More Wheeze With PCBs

Asthma in children may get worse when exposed to toxic chemicals in household products

(RxWiki News) There's more reason not to sniff the paint. Or let your kids play with wires. Children with asthma who are exposed to products with polychlorinated biphenyls (PCBs) could feel worse.

This means if you have household products from the 70's or earlier, check them for PCBs.

"Take time to learn about environmental risks around your home."

PCBs are man-made, toxic chemicals known as chlorinated hydrocarbons. They were regularly used in paint, lubricants, and electrical equipment from the 1930's through the 1970's when they were banned.

Since they cannot break down easily, they still exist in the environment. When they do break down, they can be spread through water and the air.

The study, led by Peter Sly, PhD, a professor at the University of Queensland in Australia, included 240 children with asthma. All the kids were 14 years old.

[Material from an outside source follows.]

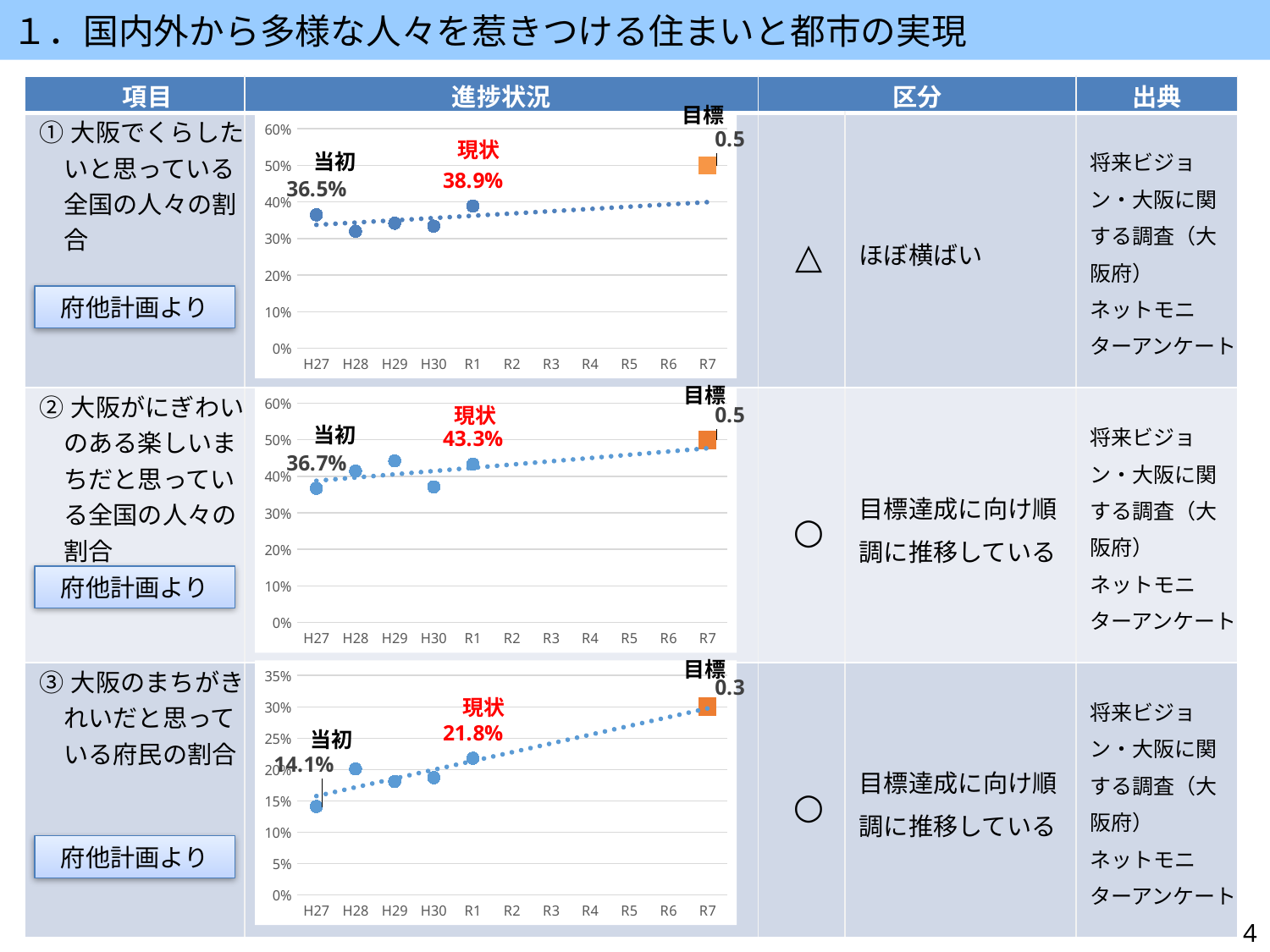
In the middle chart, by how much does the 現状 value exceed the 当初 value? 6.6 percentage points In the bottom chart, what is the difference between the 現状 value (21.8%) and the 当初 value (14.1%)? 7.7 percentage points In the bottom chart, do the plotted values generally rise or fall from H27 to R1? rise In the top chart (① 大阪でくらしたいと思っている全国の人々の割合), what is the 当初 (initial) value? 36.5% In the bottom chart (③ 大阪のまちがきれいだと思っている府民の割合), what is the 目標 value? 0.3 In the middle chart, what is the 当初 value? 36.7% In the middle chart (② 大阪がにぎわいのある楽しいまちだと思っている全国の人々の割合), what is the 現状 value? 43.3% In the top chart, which is larger, the 当初 value or the 現状 value? 現状 (38.9%) In the top chart, is the value for H28 greater or less than 40%? less How many x-axis labels (years) are shown on the bottom chart? 11 In the top chart, what is the 目標 (target) value shown at R7? 0.5 In the top chart, what is the 現状 (current) value? 38.9%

They measured the levels of PCBs and three pesticides found in their blood, along with how much each child wheezed, a common symptom of asthma.

The odds that the wheeze was present in the kids exposed to PCBs were 1.6 times higher than the odds that the wheeze was present in kids not exposed, the researchers found.

The results are still in the preliminary stages and need to be reviewed.

They also suggest that there's a stronger link between PCBs and wheeze in those with non-allergic asthma.

“Despite PCBs being banned from use in many countries, people are still suffering from the effects of these toxic substances," Dr. Sly said in a press release.

"Our findings suggest that people with high levels of the chemicals in their blood stream are suffering from higher levels of wheeze, a common asthma symptom."

The study was presented Sept. 2 at the European Respiratory Society's Annual Congress in Vienna.